WHAT YOU ARE ASKED TO DO: Reproduce every entry exactly and leave its pictures out.

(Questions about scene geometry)
= = =

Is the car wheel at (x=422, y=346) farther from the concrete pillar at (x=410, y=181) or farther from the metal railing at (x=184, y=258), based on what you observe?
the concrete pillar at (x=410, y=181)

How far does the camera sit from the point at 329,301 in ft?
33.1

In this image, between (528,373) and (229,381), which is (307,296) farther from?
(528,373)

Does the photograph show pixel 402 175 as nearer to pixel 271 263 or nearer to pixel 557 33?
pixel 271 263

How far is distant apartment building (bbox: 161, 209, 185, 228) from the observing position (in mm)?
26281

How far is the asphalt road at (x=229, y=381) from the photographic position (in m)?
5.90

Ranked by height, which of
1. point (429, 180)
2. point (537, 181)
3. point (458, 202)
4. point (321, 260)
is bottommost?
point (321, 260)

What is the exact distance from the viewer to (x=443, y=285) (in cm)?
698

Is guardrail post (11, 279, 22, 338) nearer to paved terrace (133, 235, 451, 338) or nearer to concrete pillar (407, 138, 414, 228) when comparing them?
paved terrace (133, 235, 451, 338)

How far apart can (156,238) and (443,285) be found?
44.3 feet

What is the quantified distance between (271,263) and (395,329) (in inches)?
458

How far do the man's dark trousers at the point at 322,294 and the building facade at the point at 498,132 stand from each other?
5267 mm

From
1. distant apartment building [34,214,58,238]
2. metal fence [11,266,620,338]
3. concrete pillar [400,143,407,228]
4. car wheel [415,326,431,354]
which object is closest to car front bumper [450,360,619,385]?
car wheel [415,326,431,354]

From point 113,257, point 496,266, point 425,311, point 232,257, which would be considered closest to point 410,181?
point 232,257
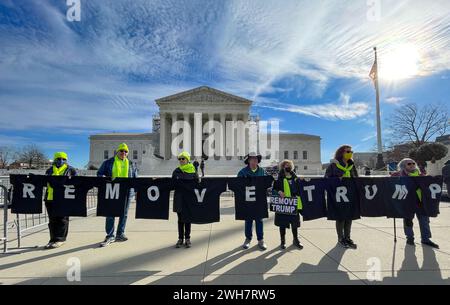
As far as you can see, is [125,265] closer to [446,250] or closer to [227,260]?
[227,260]

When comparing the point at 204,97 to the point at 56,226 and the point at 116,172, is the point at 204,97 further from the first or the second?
the point at 56,226

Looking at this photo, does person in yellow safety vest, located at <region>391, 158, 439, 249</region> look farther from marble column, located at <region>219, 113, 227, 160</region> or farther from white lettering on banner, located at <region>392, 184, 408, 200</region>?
marble column, located at <region>219, 113, 227, 160</region>

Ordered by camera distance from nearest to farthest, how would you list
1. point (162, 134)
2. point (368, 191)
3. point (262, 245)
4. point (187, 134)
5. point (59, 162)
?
1. point (262, 245)
2. point (368, 191)
3. point (59, 162)
4. point (162, 134)
5. point (187, 134)

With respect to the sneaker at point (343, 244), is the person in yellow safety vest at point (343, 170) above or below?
above

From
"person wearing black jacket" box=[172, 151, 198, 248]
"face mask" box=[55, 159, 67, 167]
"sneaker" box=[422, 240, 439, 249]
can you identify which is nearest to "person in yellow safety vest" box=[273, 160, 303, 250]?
"person wearing black jacket" box=[172, 151, 198, 248]

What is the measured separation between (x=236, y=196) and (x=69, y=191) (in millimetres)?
3675

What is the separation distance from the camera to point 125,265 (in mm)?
4371

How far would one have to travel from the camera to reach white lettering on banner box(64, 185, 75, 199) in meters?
5.64

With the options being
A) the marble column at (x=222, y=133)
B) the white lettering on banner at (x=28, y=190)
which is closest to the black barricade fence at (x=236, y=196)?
the white lettering on banner at (x=28, y=190)

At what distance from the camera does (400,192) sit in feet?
18.4

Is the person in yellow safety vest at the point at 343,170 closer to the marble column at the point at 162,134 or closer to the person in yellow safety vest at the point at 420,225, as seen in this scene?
the person in yellow safety vest at the point at 420,225

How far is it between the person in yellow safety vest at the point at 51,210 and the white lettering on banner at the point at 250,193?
405 cm

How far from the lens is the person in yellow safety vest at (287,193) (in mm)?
5316

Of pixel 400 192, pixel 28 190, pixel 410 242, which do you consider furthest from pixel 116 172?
pixel 410 242
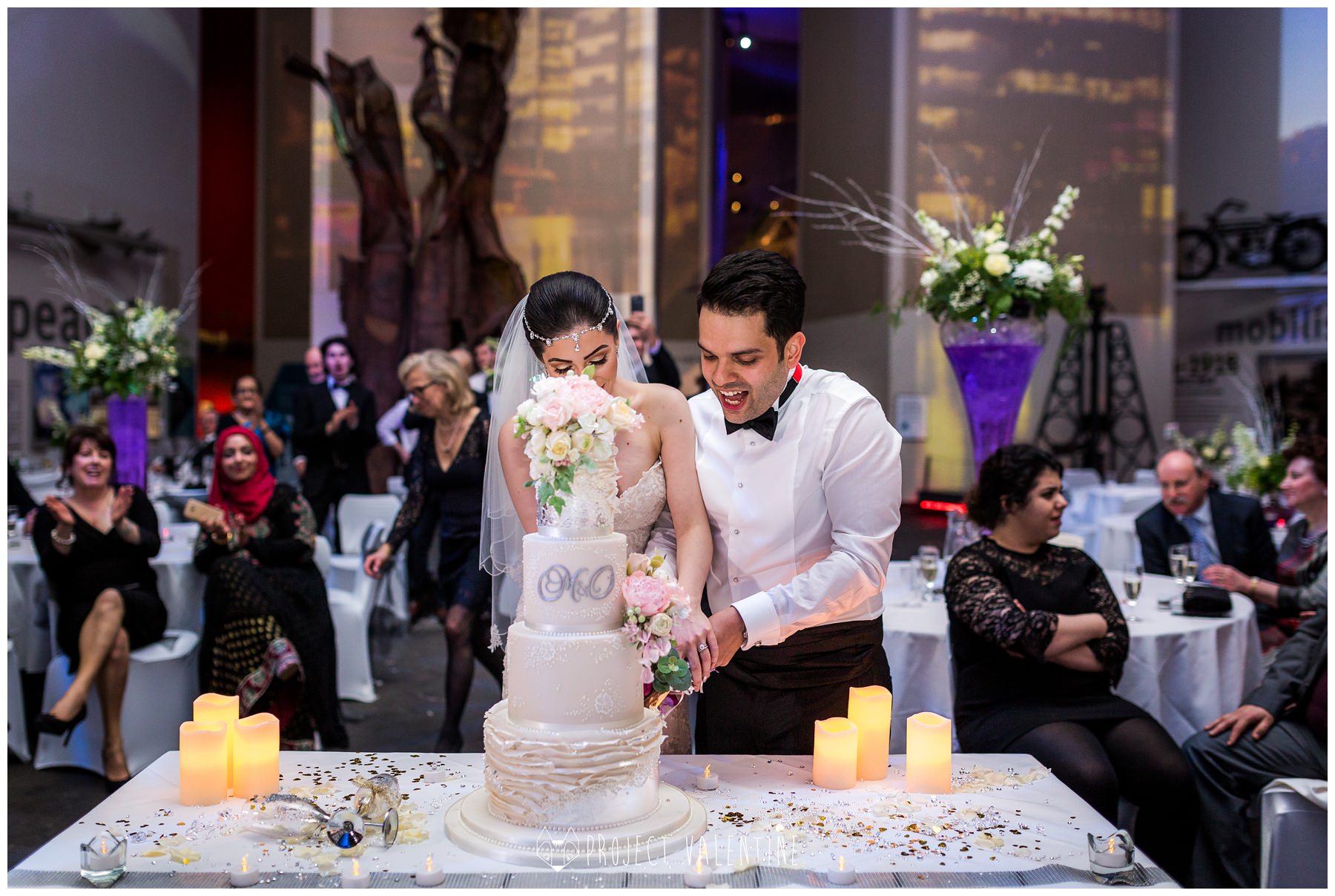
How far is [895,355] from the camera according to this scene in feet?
40.0

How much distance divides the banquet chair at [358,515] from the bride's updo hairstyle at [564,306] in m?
4.61

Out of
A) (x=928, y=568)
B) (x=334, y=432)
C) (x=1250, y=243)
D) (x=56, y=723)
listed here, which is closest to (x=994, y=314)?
(x=928, y=568)

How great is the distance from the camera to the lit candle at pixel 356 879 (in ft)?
5.61

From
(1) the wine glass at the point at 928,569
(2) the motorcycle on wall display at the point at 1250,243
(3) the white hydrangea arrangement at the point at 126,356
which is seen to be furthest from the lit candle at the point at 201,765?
(2) the motorcycle on wall display at the point at 1250,243

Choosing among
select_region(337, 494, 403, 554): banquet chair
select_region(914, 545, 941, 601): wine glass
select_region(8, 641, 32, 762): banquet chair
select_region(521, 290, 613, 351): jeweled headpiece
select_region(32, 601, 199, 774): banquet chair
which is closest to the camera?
select_region(521, 290, 613, 351): jeweled headpiece

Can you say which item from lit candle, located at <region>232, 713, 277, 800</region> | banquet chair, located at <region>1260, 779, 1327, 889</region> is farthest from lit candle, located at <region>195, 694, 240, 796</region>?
banquet chair, located at <region>1260, 779, 1327, 889</region>

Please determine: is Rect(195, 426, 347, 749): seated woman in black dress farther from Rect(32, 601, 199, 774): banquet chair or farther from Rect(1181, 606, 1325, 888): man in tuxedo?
Rect(1181, 606, 1325, 888): man in tuxedo

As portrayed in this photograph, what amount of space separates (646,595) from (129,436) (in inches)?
190

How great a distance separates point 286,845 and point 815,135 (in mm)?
13398

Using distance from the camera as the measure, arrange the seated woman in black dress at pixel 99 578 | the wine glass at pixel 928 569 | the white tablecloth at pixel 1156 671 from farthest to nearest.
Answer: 1. the seated woman in black dress at pixel 99 578
2. the wine glass at pixel 928 569
3. the white tablecloth at pixel 1156 671

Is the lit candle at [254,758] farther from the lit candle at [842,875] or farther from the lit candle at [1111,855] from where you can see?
the lit candle at [1111,855]

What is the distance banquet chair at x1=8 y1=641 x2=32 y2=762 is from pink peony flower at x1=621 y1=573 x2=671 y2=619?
4113mm

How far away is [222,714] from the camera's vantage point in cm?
216

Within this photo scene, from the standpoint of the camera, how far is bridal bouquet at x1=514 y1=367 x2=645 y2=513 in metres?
1.82
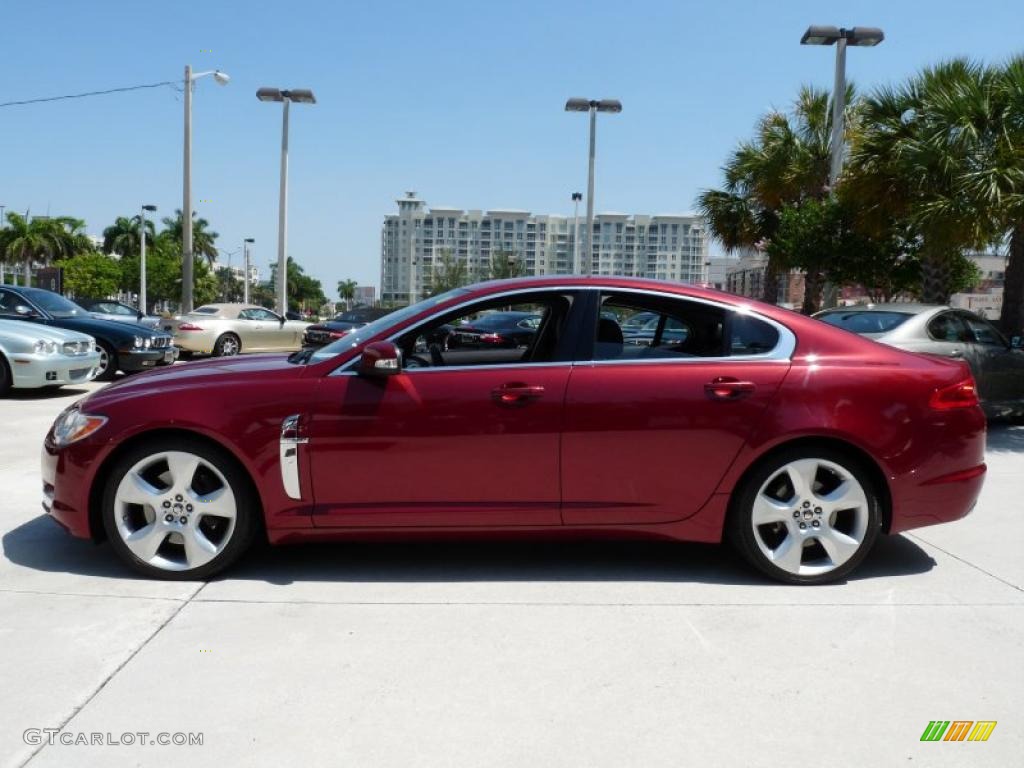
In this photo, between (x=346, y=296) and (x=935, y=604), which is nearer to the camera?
(x=935, y=604)

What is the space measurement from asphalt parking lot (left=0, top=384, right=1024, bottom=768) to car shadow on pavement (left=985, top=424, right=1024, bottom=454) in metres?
4.01

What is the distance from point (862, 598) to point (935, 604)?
1.03 feet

= = =

REPLY TO THE EXERCISE:
Is the car wheel at (x=422, y=346) farther from the concrete pillar at (x=410, y=181) or farther from the metal railing at (x=184, y=258), based on what you observe?
the concrete pillar at (x=410, y=181)

How far does the camera sit from the point at 329,301 in ft?
33.1

In this image, between (528,373) and (229,381), which is (307,296) farther from?
(528,373)

Does the photograph show pixel 402 175 as nearer to pixel 271 263 or nearer to pixel 557 33?
pixel 271 263

How far is distant apartment building (bbox: 161, 209, 185, 228) from the observing position (in mm)?
26281

How far is the asphalt road at (x=229, y=381) from the photographic position (in m)?
5.90

Ranked by height, which of
1. point (429, 180)
2. point (537, 181)
3. point (458, 202)
4. point (321, 260)
is bottommost?
point (321, 260)

What is the exact distance from the viewer to (x=443, y=285) (in cm)?
698

Is guardrail post (11, 279, 22, 338) nearer to paved terrace (133, 235, 451, 338) or nearer to concrete pillar (407, 138, 414, 228) when comparing them?
paved terrace (133, 235, 451, 338)

How far apart can (156,238) and (443,285) be found?
44.3 feet

What is the quantified distance between (271,263) and (395,329) (in inches)?
458

How far do the man's dark trousers at the point at 322,294 and the building facade at the point at 498,132 stand from each other?
5267 mm

From
1. distant apartment building [34,214,58,238]
2. metal fence [11,266,620,338]
3. concrete pillar [400,143,407,228]
4. car wheel [415,326,431,354]
which object is closest to car front bumper [450,360,619,385]?
car wheel [415,326,431,354]

From point 113,257, point 496,266, point 425,311, point 232,257, which would be considered closest to point 410,181?
point 232,257
As far as you can see, is [125,265] closer to [446,250] or closer to [227,260]?
[227,260]

When comparing the point at 204,97 to the point at 56,226 and the point at 116,172, is the point at 204,97 further from the first or the second?
the point at 56,226

Looking at this photo, does person in yellow safety vest, located at <region>391, 158, 439, 249</region> look farther from marble column, located at <region>219, 113, 227, 160</region> or farther from white lettering on banner, located at <region>392, 184, 408, 200</region>?
marble column, located at <region>219, 113, 227, 160</region>

Ordered by camera distance from nearest to farthest, how would you list
1. point (162, 134)
2. point (368, 191)
3. point (262, 245)
4. point (187, 134)
5. point (59, 162)
?
1. point (262, 245)
2. point (368, 191)
3. point (59, 162)
4. point (162, 134)
5. point (187, 134)

With respect to the sneaker at point (343, 244), is the person in yellow safety vest at point (343, 170) above or below?
above

From
"person wearing black jacket" box=[172, 151, 198, 248]
"face mask" box=[55, 159, 67, 167]
"sneaker" box=[422, 240, 439, 249]
can you identify which is nearest to "person in yellow safety vest" box=[273, 160, 303, 250]?
"person wearing black jacket" box=[172, 151, 198, 248]

What is the measured separation between (x=236, y=196) and (x=69, y=191) (in millimetres)?
3675

What is the separation distance from the camera to point 125,265 (in mm)?
4371

How far would one have to travel from the camera to reach white lettering on banner box(64, 185, 75, 199) in meters?
5.64

With the options being
A) the marble column at (x=222, y=133)
B) the white lettering on banner at (x=28, y=190)
which is closest to the black barricade fence at (x=236, y=196)?
the white lettering on banner at (x=28, y=190)

At what distance from the camera does (400,192) sit in feet?
18.4

Is the person in yellow safety vest at the point at 343,170 closer to the marble column at the point at 162,134 or closer to the person in yellow safety vest at the point at 420,225, as seen in this scene?
the person in yellow safety vest at the point at 420,225

How far is it between the person in yellow safety vest at the point at 51,210 and the white lettering on banner at the point at 250,193?
405 cm

How far from the lens is the person in yellow safety vest at (287,193) (in mm)?
5316

Of pixel 400 192, pixel 28 190, pixel 410 242, which do you consider furthest from pixel 116 172?
pixel 410 242
How far is [895,355] from the camera according to this scene in feet?
40.0

How much distance divides the banquet chair at [358,515] from the bride's updo hairstyle at [564,306] in m?
4.61

Out of
A) (x=928, y=568)
B) (x=334, y=432)
C) (x=1250, y=243)
D) (x=56, y=723)
listed here, which is closest to (x=994, y=314)?
(x=928, y=568)

How great is the distance from the camera to the lit candle at pixel 356 879 (in ft)?
5.61

From
(1) the wine glass at the point at 928,569
(2) the motorcycle on wall display at the point at 1250,243
(3) the white hydrangea arrangement at the point at 126,356
which is seen to be furthest from the lit candle at the point at 201,765?
(2) the motorcycle on wall display at the point at 1250,243

Choosing among
select_region(337, 494, 403, 554): banquet chair
select_region(914, 545, 941, 601): wine glass
select_region(8, 641, 32, 762): banquet chair
select_region(521, 290, 613, 351): jeweled headpiece
select_region(32, 601, 199, 774): banquet chair
which is closest to the camera?
select_region(521, 290, 613, 351): jeweled headpiece

Can you say which item from lit candle, located at <region>232, 713, 277, 800</region> | banquet chair, located at <region>1260, 779, 1327, 889</region> is farthest from lit candle, located at <region>195, 694, 240, 796</region>?
banquet chair, located at <region>1260, 779, 1327, 889</region>

Please determine: is Rect(195, 426, 347, 749): seated woman in black dress farther from Rect(32, 601, 199, 774): banquet chair or farther from Rect(1181, 606, 1325, 888): man in tuxedo?
Rect(1181, 606, 1325, 888): man in tuxedo

As portrayed in this photograph, what amount of space separates (646,595) from (129,436) (in inches)?
190

How great a distance separates point 286,845 and point 815,135 (in mm)?
13398

Using distance from the camera as the measure, arrange the seated woman in black dress at pixel 99 578 | the wine glass at pixel 928 569 | the white tablecloth at pixel 1156 671 from farthest to nearest.
Answer: 1. the seated woman in black dress at pixel 99 578
2. the wine glass at pixel 928 569
3. the white tablecloth at pixel 1156 671

Is the lit candle at [254,758] farther from the lit candle at [842,875] or farther from the lit candle at [1111,855] from where you can see?
the lit candle at [1111,855]

What is the distance banquet chair at x1=8 y1=641 x2=32 y2=762 is from pink peony flower at x1=621 y1=573 x2=671 y2=619?
4113mm

How far away is [222,714] from the camera's vantage point in cm?
216

Within this photo scene, from the standpoint of the camera, how far is bridal bouquet at x1=514 y1=367 x2=645 y2=513 in metres?
1.82
In this photo, between (x=346, y=296) and (x=935, y=604), which is nearer to the camera?
(x=935, y=604)

What is the space measurement from asphalt parking lot (left=0, top=384, right=1024, bottom=768) to car shadow on pavement (left=985, top=424, right=1024, bottom=454) in metres?
4.01

What is the distance from point (862, 598) to point (935, 604)?
1.03 feet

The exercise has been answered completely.